In 1986, CG became the youngest Swedish professor in medicine and the first of Child and Adolescent Psychiatry (CAP) in Gothenburg. The Department of Child and Adolescent Psychiatry at the University of Gothenburg fast became one of Europe’s leading CAP centres recruiting dozens of new PhD-students and post-doc researchers producing hundreds and hundreds of cutting-edge scientific papers within the field of child neuropsychiatry (autism, ADHD, eating disorders, intellectual disability, epilepsy, cerebral palsy, behavioural phenotype syndromes, and depression).
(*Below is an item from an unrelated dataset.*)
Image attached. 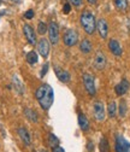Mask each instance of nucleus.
Listing matches in <instances>:
<instances>
[{"mask_svg": "<svg viewBox=\"0 0 130 152\" xmlns=\"http://www.w3.org/2000/svg\"><path fill=\"white\" fill-rule=\"evenodd\" d=\"M107 112H108V117L110 118H115L116 113H117V104H116V102H110L108 103Z\"/></svg>", "mask_w": 130, "mask_h": 152, "instance_id": "nucleus-21", "label": "nucleus"}, {"mask_svg": "<svg viewBox=\"0 0 130 152\" xmlns=\"http://www.w3.org/2000/svg\"><path fill=\"white\" fill-rule=\"evenodd\" d=\"M54 74H55V76H57V77L59 79V81H62V82H64V83H68V82H70V80H71L70 72H69L68 70H65V69L59 68V66H54Z\"/></svg>", "mask_w": 130, "mask_h": 152, "instance_id": "nucleus-10", "label": "nucleus"}, {"mask_svg": "<svg viewBox=\"0 0 130 152\" xmlns=\"http://www.w3.org/2000/svg\"><path fill=\"white\" fill-rule=\"evenodd\" d=\"M48 144H49V146L53 148V147H55V146H59V139L55 137L54 134H51L48 135Z\"/></svg>", "mask_w": 130, "mask_h": 152, "instance_id": "nucleus-23", "label": "nucleus"}, {"mask_svg": "<svg viewBox=\"0 0 130 152\" xmlns=\"http://www.w3.org/2000/svg\"><path fill=\"white\" fill-rule=\"evenodd\" d=\"M12 83H13V87H15L16 92L22 96V94L24 93V88H23V83L21 82L20 77H18L17 75H13V77H12Z\"/></svg>", "mask_w": 130, "mask_h": 152, "instance_id": "nucleus-17", "label": "nucleus"}, {"mask_svg": "<svg viewBox=\"0 0 130 152\" xmlns=\"http://www.w3.org/2000/svg\"><path fill=\"white\" fill-rule=\"evenodd\" d=\"M48 40L54 46L59 42V27L55 22H51L48 26Z\"/></svg>", "mask_w": 130, "mask_h": 152, "instance_id": "nucleus-5", "label": "nucleus"}, {"mask_svg": "<svg viewBox=\"0 0 130 152\" xmlns=\"http://www.w3.org/2000/svg\"><path fill=\"white\" fill-rule=\"evenodd\" d=\"M41 152H47V151L46 150H41Z\"/></svg>", "mask_w": 130, "mask_h": 152, "instance_id": "nucleus-36", "label": "nucleus"}, {"mask_svg": "<svg viewBox=\"0 0 130 152\" xmlns=\"http://www.w3.org/2000/svg\"><path fill=\"white\" fill-rule=\"evenodd\" d=\"M126 28H128V30H129V33H130V18L126 21Z\"/></svg>", "mask_w": 130, "mask_h": 152, "instance_id": "nucleus-34", "label": "nucleus"}, {"mask_svg": "<svg viewBox=\"0 0 130 152\" xmlns=\"http://www.w3.org/2000/svg\"><path fill=\"white\" fill-rule=\"evenodd\" d=\"M46 31H48V27L46 26V23L39 22V24H38V33L41 34V35H44Z\"/></svg>", "mask_w": 130, "mask_h": 152, "instance_id": "nucleus-26", "label": "nucleus"}, {"mask_svg": "<svg viewBox=\"0 0 130 152\" xmlns=\"http://www.w3.org/2000/svg\"><path fill=\"white\" fill-rule=\"evenodd\" d=\"M80 51L84 54H88L93 51V45L92 42L88 40V39H83L81 42H80Z\"/></svg>", "mask_w": 130, "mask_h": 152, "instance_id": "nucleus-16", "label": "nucleus"}, {"mask_svg": "<svg viewBox=\"0 0 130 152\" xmlns=\"http://www.w3.org/2000/svg\"><path fill=\"white\" fill-rule=\"evenodd\" d=\"M24 17L27 18V20H31V18L34 17V11H33V10H28V11L25 12Z\"/></svg>", "mask_w": 130, "mask_h": 152, "instance_id": "nucleus-28", "label": "nucleus"}, {"mask_svg": "<svg viewBox=\"0 0 130 152\" xmlns=\"http://www.w3.org/2000/svg\"><path fill=\"white\" fill-rule=\"evenodd\" d=\"M35 98L38 99L40 106L44 109V110H48L53 102H54V93H53V88L47 85V83H44L41 85L38 89L35 92Z\"/></svg>", "mask_w": 130, "mask_h": 152, "instance_id": "nucleus-1", "label": "nucleus"}, {"mask_svg": "<svg viewBox=\"0 0 130 152\" xmlns=\"http://www.w3.org/2000/svg\"><path fill=\"white\" fill-rule=\"evenodd\" d=\"M129 88H130V83H129V81H128L126 79H123V80L115 87V92H116L117 96L122 97V96H124V94L129 91Z\"/></svg>", "mask_w": 130, "mask_h": 152, "instance_id": "nucleus-14", "label": "nucleus"}, {"mask_svg": "<svg viewBox=\"0 0 130 152\" xmlns=\"http://www.w3.org/2000/svg\"><path fill=\"white\" fill-rule=\"evenodd\" d=\"M119 116L121 117H124L125 116V113H126V103H125V100H121V103H119Z\"/></svg>", "mask_w": 130, "mask_h": 152, "instance_id": "nucleus-25", "label": "nucleus"}, {"mask_svg": "<svg viewBox=\"0 0 130 152\" xmlns=\"http://www.w3.org/2000/svg\"><path fill=\"white\" fill-rule=\"evenodd\" d=\"M23 33H24V36L27 37V41L30 45H36V34H35V30L33 29V27H30L29 24H24Z\"/></svg>", "mask_w": 130, "mask_h": 152, "instance_id": "nucleus-11", "label": "nucleus"}, {"mask_svg": "<svg viewBox=\"0 0 130 152\" xmlns=\"http://www.w3.org/2000/svg\"><path fill=\"white\" fill-rule=\"evenodd\" d=\"M11 1H13V3H18V1H20V0H11Z\"/></svg>", "mask_w": 130, "mask_h": 152, "instance_id": "nucleus-35", "label": "nucleus"}, {"mask_svg": "<svg viewBox=\"0 0 130 152\" xmlns=\"http://www.w3.org/2000/svg\"><path fill=\"white\" fill-rule=\"evenodd\" d=\"M49 44H51L49 40L45 39V37L40 39L38 42V52L44 57V58H47L48 54H49V50H51Z\"/></svg>", "mask_w": 130, "mask_h": 152, "instance_id": "nucleus-8", "label": "nucleus"}, {"mask_svg": "<svg viewBox=\"0 0 130 152\" xmlns=\"http://www.w3.org/2000/svg\"><path fill=\"white\" fill-rule=\"evenodd\" d=\"M24 115H25V117L30 121V122H33V123H36L39 121V117H38V113H36L33 109H30V107H25L24 109Z\"/></svg>", "mask_w": 130, "mask_h": 152, "instance_id": "nucleus-18", "label": "nucleus"}, {"mask_svg": "<svg viewBox=\"0 0 130 152\" xmlns=\"http://www.w3.org/2000/svg\"><path fill=\"white\" fill-rule=\"evenodd\" d=\"M82 80H83V85H84V88L87 91V93L89 94L90 97H94L97 94V87H95V79L94 76L89 72H86L83 74L82 76Z\"/></svg>", "mask_w": 130, "mask_h": 152, "instance_id": "nucleus-3", "label": "nucleus"}, {"mask_svg": "<svg viewBox=\"0 0 130 152\" xmlns=\"http://www.w3.org/2000/svg\"><path fill=\"white\" fill-rule=\"evenodd\" d=\"M78 126L83 132H88L89 130V126H90L89 121L83 113H78Z\"/></svg>", "mask_w": 130, "mask_h": 152, "instance_id": "nucleus-19", "label": "nucleus"}, {"mask_svg": "<svg viewBox=\"0 0 130 152\" xmlns=\"http://www.w3.org/2000/svg\"><path fill=\"white\" fill-rule=\"evenodd\" d=\"M68 1H70L73 6H76V7H80L83 4V0H68Z\"/></svg>", "mask_w": 130, "mask_h": 152, "instance_id": "nucleus-27", "label": "nucleus"}, {"mask_svg": "<svg viewBox=\"0 0 130 152\" xmlns=\"http://www.w3.org/2000/svg\"><path fill=\"white\" fill-rule=\"evenodd\" d=\"M80 22L82 28L84 29V31L88 35H92L93 33L97 29V21H95V17L89 10H84L81 16H80Z\"/></svg>", "mask_w": 130, "mask_h": 152, "instance_id": "nucleus-2", "label": "nucleus"}, {"mask_svg": "<svg viewBox=\"0 0 130 152\" xmlns=\"http://www.w3.org/2000/svg\"><path fill=\"white\" fill-rule=\"evenodd\" d=\"M108 48H110L111 53H112L113 56H117V57H121L122 53H123V48H122L119 41L116 40V39H111L108 41Z\"/></svg>", "mask_w": 130, "mask_h": 152, "instance_id": "nucleus-12", "label": "nucleus"}, {"mask_svg": "<svg viewBox=\"0 0 130 152\" xmlns=\"http://www.w3.org/2000/svg\"><path fill=\"white\" fill-rule=\"evenodd\" d=\"M93 66H94L97 70H104L106 66V57L101 51H98L94 61H93Z\"/></svg>", "mask_w": 130, "mask_h": 152, "instance_id": "nucleus-9", "label": "nucleus"}, {"mask_svg": "<svg viewBox=\"0 0 130 152\" xmlns=\"http://www.w3.org/2000/svg\"><path fill=\"white\" fill-rule=\"evenodd\" d=\"M70 11H71V6H70V4H65V5L63 6V12H64L65 15H68V13H70Z\"/></svg>", "mask_w": 130, "mask_h": 152, "instance_id": "nucleus-29", "label": "nucleus"}, {"mask_svg": "<svg viewBox=\"0 0 130 152\" xmlns=\"http://www.w3.org/2000/svg\"><path fill=\"white\" fill-rule=\"evenodd\" d=\"M87 148H88V151H93V142H92V141H89V142H88Z\"/></svg>", "mask_w": 130, "mask_h": 152, "instance_id": "nucleus-32", "label": "nucleus"}, {"mask_svg": "<svg viewBox=\"0 0 130 152\" xmlns=\"http://www.w3.org/2000/svg\"><path fill=\"white\" fill-rule=\"evenodd\" d=\"M87 1H88L89 4H92V5H94V4H97L98 0H87Z\"/></svg>", "mask_w": 130, "mask_h": 152, "instance_id": "nucleus-33", "label": "nucleus"}, {"mask_svg": "<svg viewBox=\"0 0 130 152\" xmlns=\"http://www.w3.org/2000/svg\"><path fill=\"white\" fill-rule=\"evenodd\" d=\"M47 70H48V64L46 63V64H44V66H42V70H41V77H42V76L47 72Z\"/></svg>", "mask_w": 130, "mask_h": 152, "instance_id": "nucleus-30", "label": "nucleus"}, {"mask_svg": "<svg viewBox=\"0 0 130 152\" xmlns=\"http://www.w3.org/2000/svg\"><path fill=\"white\" fill-rule=\"evenodd\" d=\"M93 112H94V117L97 121L102 122L105 120V106L102 102H95L93 105Z\"/></svg>", "mask_w": 130, "mask_h": 152, "instance_id": "nucleus-7", "label": "nucleus"}, {"mask_svg": "<svg viewBox=\"0 0 130 152\" xmlns=\"http://www.w3.org/2000/svg\"><path fill=\"white\" fill-rule=\"evenodd\" d=\"M110 147H108V141L106 138H102L100 140V152H108Z\"/></svg>", "mask_w": 130, "mask_h": 152, "instance_id": "nucleus-24", "label": "nucleus"}, {"mask_svg": "<svg viewBox=\"0 0 130 152\" xmlns=\"http://www.w3.org/2000/svg\"><path fill=\"white\" fill-rule=\"evenodd\" d=\"M97 29H98V33L100 34V36L102 37V39H106L107 35H108V24H107L105 18H100V20H98Z\"/></svg>", "mask_w": 130, "mask_h": 152, "instance_id": "nucleus-13", "label": "nucleus"}, {"mask_svg": "<svg viewBox=\"0 0 130 152\" xmlns=\"http://www.w3.org/2000/svg\"><path fill=\"white\" fill-rule=\"evenodd\" d=\"M17 133H18V135H20V138H21V140L24 142V145H27V146H29L30 144H31V139H30V134H29V132L25 129V128H23V127H20L17 129Z\"/></svg>", "mask_w": 130, "mask_h": 152, "instance_id": "nucleus-15", "label": "nucleus"}, {"mask_svg": "<svg viewBox=\"0 0 130 152\" xmlns=\"http://www.w3.org/2000/svg\"><path fill=\"white\" fill-rule=\"evenodd\" d=\"M113 1L119 11H125L128 9V0H113Z\"/></svg>", "mask_w": 130, "mask_h": 152, "instance_id": "nucleus-22", "label": "nucleus"}, {"mask_svg": "<svg viewBox=\"0 0 130 152\" xmlns=\"http://www.w3.org/2000/svg\"><path fill=\"white\" fill-rule=\"evenodd\" d=\"M25 59H27V62H28L29 64L34 65V64L38 63V61H39V56H38V53H36L35 51H30V52L27 53Z\"/></svg>", "mask_w": 130, "mask_h": 152, "instance_id": "nucleus-20", "label": "nucleus"}, {"mask_svg": "<svg viewBox=\"0 0 130 152\" xmlns=\"http://www.w3.org/2000/svg\"><path fill=\"white\" fill-rule=\"evenodd\" d=\"M63 42L68 47H72L78 42V33L73 29H68L63 35Z\"/></svg>", "mask_w": 130, "mask_h": 152, "instance_id": "nucleus-4", "label": "nucleus"}, {"mask_svg": "<svg viewBox=\"0 0 130 152\" xmlns=\"http://www.w3.org/2000/svg\"><path fill=\"white\" fill-rule=\"evenodd\" d=\"M53 152H65V151L60 146H55V147H53Z\"/></svg>", "mask_w": 130, "mask_h": 152, "instance_id": "nucleus-31", "label": "nucleus"}, {"mask_svg": "<svg viewBox=\"0 0 130 152\" xmlns=\"http://www.w3.org/2000/svg\"><path fill=\"white\" fill-rule=\"evenodd\" d=\"M116 152H130V142L122 135L116 137V145H115Z\"/></svg>", "mask_w": 130, "mask_h": 152, "instance_id": "nucleus-6", "label": "nucleus"}]
</instances>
In 2009, CG met with Madeleine Olsson on a flight to London, and the discussions they had on the flight led to contacts with Dan Olsson and Jane Thorburn, who wanted to find ways of supporting the research into autism, ADHD, and anorexia nervosa led by CG’s group. One year later with a generous grant from the Birgit and Sten A. Olsson research fund, the University of Gothenburg launched the GNC, with the explicit aim of increasing research and knowledge into neuropsychiatry.

The GNC is now one of the research spearheads at the university, working on an international level to increase knowledge and clinical treatments for people with ESSENCE, a concept that was launched almost at the same time as the GNC. CG’s partners and hubs in the UK, US, Norway, Denmark, France, Portugal, Japan, and South Africa, now work in close collaboration with the GNC in Gothenburg in the fields of ESSENCE epidemiology, genetics, neurobiology, clinical presentation, screening and diagnostic methods, treatments and outcome.

This work has led to the publication of many hundreds of top-class scientific papers, many books and to a number of groundbreaking international conferences on ESSENCE. And the beat goes on.